Her life showed up in practical ways—helping with Cub Scouts, serving as a room mother, teaching children, supporting religious education, caring for families, opening her home, running what many remembered simply as a “boarding house,” but which functioned as something larger: a place of belonging. Mom’s community was her family, her home. She didn’t separate family from community; she expanded family until they became the same.
Joyce loved children and had a natural, unmistakable gift with them. She delighted in each of her 23 grandchildren and two great grandchildren — Jordan, Lauren, Cordelia, Emily (Veronica), Nick (Emily), Erin (Patrick), Noah, Sophie (Nick (Eloise, Ian)), Aidan, Ingrid, Bridget (Kevin), Danny, Clay, Brendan, Claire, Ryan, Ben, Luke, Drew, Nate, Lena, Nellie, and Vera—and embraced her role as “Granny” with humor, warmth, and full presence.
Her love extended beyond people to the natural world. She was a true environmentalist long before she would have used that term. She protected wildlife habitats because it mattered to her. She especially loved birds, but also animals more broadly, finding a quiet joy in watching and preserving their place. Music was another constant. She filled her home with it throughout her life, weaving it into the rhythm of family life. She also enjoyed classic cars, books, and following sports—often through the steady voice of talk radio, another form of rhythm in her daily life.

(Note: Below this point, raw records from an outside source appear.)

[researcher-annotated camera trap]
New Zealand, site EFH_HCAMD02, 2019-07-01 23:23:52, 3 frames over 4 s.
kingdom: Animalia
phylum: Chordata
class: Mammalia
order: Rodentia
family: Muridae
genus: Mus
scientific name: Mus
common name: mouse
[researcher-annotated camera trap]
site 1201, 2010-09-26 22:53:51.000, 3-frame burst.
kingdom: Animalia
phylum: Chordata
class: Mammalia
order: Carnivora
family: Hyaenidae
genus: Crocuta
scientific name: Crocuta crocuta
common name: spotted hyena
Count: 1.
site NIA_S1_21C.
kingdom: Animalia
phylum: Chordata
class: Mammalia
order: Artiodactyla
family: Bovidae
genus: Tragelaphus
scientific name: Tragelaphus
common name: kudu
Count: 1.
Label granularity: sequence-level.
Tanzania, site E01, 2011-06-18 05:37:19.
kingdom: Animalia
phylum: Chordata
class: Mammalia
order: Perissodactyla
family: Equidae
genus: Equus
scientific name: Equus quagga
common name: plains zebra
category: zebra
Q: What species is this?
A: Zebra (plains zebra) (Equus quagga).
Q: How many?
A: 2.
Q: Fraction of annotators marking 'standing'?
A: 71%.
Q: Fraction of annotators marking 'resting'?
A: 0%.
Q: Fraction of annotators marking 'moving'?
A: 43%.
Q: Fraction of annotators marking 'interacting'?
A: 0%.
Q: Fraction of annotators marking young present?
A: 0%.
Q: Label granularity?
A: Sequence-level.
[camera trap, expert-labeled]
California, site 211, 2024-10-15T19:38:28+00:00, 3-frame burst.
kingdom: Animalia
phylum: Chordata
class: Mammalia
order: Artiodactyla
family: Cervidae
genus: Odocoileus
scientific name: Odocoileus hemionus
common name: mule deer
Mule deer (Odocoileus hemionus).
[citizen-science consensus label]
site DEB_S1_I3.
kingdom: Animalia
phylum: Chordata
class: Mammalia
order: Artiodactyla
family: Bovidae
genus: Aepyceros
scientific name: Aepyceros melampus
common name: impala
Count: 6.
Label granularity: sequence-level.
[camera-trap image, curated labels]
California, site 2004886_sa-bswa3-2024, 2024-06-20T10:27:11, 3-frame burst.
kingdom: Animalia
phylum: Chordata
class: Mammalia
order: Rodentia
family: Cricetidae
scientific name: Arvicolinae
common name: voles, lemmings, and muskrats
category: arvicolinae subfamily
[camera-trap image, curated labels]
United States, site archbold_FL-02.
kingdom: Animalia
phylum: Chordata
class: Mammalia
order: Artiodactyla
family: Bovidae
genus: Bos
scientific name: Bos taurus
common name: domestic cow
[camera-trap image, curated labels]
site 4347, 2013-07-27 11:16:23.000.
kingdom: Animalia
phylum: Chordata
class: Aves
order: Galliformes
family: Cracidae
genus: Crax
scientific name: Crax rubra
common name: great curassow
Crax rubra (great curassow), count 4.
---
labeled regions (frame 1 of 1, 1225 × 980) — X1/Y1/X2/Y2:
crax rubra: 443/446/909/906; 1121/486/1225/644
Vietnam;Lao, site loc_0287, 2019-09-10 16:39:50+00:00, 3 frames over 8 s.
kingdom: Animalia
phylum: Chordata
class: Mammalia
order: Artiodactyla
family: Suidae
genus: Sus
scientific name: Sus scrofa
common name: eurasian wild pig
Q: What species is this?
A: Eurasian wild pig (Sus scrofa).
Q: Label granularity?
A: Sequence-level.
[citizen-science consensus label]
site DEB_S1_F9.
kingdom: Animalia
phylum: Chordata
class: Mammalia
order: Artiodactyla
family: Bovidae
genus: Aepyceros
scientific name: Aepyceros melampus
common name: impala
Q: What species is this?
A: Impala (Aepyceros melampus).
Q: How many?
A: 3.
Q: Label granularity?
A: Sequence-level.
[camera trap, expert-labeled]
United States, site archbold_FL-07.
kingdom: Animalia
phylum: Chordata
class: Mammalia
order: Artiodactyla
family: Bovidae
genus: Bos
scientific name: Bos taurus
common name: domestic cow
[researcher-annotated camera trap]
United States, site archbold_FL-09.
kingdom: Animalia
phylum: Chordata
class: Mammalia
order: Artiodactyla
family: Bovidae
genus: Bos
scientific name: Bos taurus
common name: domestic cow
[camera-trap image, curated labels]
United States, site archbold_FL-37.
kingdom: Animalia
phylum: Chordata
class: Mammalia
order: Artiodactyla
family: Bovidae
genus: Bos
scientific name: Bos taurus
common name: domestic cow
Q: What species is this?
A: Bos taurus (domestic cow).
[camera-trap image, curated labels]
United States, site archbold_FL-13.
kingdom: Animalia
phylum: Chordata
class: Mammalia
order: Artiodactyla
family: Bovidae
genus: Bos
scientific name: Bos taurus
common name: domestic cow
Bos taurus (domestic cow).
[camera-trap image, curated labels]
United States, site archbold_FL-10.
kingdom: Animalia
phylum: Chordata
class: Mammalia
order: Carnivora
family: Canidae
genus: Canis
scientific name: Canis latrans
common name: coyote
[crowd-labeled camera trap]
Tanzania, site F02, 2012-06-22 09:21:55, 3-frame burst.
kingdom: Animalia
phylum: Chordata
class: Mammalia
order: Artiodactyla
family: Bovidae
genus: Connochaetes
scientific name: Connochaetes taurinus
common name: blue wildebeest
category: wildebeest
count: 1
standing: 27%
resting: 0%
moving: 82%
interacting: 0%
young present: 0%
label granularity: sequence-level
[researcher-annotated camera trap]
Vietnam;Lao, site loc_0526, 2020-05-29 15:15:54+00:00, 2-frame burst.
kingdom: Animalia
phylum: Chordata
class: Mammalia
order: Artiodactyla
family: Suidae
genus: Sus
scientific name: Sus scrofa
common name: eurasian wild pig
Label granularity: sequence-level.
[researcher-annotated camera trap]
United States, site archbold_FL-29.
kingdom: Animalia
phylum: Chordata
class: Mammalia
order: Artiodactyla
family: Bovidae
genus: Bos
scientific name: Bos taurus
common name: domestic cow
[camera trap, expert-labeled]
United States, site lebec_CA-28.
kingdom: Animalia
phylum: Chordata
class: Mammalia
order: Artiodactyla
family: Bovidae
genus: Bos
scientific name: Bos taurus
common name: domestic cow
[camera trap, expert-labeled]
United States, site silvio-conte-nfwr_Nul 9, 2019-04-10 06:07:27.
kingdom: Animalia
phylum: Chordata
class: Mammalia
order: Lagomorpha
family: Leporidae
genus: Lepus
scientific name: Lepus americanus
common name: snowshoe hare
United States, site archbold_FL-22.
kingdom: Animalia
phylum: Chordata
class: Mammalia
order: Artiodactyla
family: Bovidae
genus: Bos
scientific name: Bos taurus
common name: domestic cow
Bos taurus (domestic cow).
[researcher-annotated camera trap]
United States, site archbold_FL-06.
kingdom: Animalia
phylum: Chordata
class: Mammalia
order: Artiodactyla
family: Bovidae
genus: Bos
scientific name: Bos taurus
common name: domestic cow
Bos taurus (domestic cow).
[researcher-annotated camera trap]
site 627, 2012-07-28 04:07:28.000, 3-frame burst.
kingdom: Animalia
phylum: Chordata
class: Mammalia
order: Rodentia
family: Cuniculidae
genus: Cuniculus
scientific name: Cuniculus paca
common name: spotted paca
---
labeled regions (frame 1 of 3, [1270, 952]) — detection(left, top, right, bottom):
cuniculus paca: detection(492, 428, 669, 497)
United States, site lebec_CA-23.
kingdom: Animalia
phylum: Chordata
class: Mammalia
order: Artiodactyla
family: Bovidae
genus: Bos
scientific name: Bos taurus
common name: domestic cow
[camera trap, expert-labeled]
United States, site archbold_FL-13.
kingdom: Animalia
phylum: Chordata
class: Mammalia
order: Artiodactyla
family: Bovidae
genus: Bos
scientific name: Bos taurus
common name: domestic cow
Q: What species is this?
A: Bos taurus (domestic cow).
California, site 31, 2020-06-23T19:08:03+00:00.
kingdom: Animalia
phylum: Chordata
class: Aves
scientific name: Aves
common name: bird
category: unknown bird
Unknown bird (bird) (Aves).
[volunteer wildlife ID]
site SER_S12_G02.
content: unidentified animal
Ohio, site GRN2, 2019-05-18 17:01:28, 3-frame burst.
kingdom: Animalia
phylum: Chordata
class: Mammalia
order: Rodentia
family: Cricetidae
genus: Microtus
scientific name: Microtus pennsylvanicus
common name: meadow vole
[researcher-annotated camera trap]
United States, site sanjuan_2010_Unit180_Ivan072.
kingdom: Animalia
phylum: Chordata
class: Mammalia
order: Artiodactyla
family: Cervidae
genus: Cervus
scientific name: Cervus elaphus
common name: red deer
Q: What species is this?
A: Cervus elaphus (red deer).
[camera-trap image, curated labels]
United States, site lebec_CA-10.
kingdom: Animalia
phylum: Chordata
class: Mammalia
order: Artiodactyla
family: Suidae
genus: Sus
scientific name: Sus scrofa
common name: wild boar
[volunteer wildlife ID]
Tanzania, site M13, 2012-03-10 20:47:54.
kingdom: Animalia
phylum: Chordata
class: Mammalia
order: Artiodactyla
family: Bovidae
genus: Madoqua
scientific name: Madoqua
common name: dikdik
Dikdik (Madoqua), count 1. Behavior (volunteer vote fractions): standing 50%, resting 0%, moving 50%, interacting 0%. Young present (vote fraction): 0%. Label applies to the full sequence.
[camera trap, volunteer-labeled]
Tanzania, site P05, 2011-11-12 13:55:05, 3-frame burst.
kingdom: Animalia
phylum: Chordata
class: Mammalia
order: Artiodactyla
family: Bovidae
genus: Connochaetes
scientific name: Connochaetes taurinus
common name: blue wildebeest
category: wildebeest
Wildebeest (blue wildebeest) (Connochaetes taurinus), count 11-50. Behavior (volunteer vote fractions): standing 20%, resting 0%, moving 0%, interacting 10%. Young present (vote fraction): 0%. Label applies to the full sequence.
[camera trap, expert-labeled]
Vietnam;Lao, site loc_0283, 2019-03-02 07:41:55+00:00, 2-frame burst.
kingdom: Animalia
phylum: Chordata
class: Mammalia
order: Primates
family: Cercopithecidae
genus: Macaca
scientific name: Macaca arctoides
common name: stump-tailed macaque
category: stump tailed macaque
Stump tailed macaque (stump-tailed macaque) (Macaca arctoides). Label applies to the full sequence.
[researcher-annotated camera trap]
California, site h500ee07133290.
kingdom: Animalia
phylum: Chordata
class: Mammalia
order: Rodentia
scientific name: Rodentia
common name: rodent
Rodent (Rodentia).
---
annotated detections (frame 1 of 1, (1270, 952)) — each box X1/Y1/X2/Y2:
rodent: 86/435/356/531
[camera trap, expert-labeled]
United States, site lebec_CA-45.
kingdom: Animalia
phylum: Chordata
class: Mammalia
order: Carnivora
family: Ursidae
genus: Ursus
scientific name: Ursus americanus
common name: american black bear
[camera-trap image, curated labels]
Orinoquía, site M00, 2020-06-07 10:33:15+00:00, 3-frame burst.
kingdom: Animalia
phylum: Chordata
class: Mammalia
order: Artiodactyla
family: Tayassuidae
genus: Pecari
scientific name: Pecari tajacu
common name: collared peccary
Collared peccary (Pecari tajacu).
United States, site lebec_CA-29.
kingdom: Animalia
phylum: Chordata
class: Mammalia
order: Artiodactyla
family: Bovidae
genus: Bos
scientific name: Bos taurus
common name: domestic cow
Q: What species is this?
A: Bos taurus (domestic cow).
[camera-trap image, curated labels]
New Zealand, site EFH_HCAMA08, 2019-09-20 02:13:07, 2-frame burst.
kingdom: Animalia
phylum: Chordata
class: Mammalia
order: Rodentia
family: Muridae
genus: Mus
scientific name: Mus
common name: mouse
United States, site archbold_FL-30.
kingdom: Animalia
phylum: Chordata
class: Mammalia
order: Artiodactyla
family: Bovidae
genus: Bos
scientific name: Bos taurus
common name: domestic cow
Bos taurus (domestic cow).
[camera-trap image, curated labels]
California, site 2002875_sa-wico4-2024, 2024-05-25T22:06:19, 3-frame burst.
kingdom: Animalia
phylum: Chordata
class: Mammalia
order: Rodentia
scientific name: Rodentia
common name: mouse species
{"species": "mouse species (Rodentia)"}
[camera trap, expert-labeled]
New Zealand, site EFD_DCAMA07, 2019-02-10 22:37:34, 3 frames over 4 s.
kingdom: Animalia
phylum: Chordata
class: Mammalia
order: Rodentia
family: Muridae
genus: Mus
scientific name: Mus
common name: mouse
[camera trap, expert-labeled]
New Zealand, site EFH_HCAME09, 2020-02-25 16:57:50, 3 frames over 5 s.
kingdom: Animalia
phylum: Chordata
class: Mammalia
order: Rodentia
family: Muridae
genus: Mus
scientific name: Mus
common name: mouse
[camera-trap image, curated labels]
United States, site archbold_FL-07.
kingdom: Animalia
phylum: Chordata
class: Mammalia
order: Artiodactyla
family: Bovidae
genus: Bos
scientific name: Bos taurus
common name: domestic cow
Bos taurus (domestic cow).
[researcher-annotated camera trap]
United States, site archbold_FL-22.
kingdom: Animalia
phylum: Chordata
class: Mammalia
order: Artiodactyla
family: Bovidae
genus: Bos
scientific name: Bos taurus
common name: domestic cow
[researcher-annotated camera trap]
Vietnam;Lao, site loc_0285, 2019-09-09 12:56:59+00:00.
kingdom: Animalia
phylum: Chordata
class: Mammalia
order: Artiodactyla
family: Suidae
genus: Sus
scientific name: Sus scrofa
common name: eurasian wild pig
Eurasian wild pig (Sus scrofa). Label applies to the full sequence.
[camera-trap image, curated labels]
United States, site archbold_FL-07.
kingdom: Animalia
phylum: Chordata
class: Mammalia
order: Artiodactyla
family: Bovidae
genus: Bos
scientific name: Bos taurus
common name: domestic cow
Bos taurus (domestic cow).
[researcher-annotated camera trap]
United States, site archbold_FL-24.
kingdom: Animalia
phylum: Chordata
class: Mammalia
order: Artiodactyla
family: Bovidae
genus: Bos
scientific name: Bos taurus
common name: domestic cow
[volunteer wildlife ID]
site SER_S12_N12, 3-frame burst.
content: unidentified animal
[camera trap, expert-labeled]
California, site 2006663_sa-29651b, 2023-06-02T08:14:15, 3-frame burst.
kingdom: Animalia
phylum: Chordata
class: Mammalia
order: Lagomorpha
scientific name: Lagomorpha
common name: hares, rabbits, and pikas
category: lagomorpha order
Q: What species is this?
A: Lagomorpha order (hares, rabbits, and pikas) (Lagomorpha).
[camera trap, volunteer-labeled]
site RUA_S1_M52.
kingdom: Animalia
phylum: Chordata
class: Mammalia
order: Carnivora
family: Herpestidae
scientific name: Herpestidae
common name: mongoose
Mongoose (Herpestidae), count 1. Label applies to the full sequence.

Her faith was steady but honest. “I don’t think God needs perfection,” she said. “I think God needs honesty.” That belief allowed her to live without pretense. She understood something that many miss: “Don’t rush your life. Most of it happens quietly.” It was not resignation—it was recognition.
To her children, she made something unmistakably clear: “You were never a burden. You were my life.” She taught them to love fully, forgive freely, show up when it mattered, and to keep their sense of humor even when circumstances suggested otherwise. To her grandchildren, she offered something equally simple and lasting: “Pay attention. Be kind. Learn to sit still sometimes.” It was not instruction for a moment, but for a lifetime.
Joyce was preceded in death by her husband, her brothers Richard (“Dick”) and James (“Jim”), and her parents. She is survived by her children, her grandchildren and great grandchildren, her beloved sister Judy, and a wide extended family that continues to grow from the foundation she helped build.
Calling will be held Tuesday, May 19, from 3:00 to 7:00 p.m. at Leppert Mortuary, 740 East 86th Street, Indianapolis, Indiana. A Funeral Mass will be celebrated Wednesday, May 20, at 10:00 a.m. at Immaculate Heart of Mary, 5692 Central Avenue, Indianapolis. Interment will follow at Catholic Cemetery, 3500 Lake Avenue, Fort Wayne, Indiana, where she will be laid to rest alongside Paul.
Her most simple wisdom remains as clear and practical as ever: “If you love each other and keep your sense of humor, you’ll be all right.” And in the spirit of how she lived, her family suggests intentionally doing something small yet consistent over time. Cast seeds where they may grow. Be present and love those in your community. Be “there” for someone without being asked. Donate time or treasure to a charitable organization focused on nature. Do something and remember her when you do it. It would make her smile.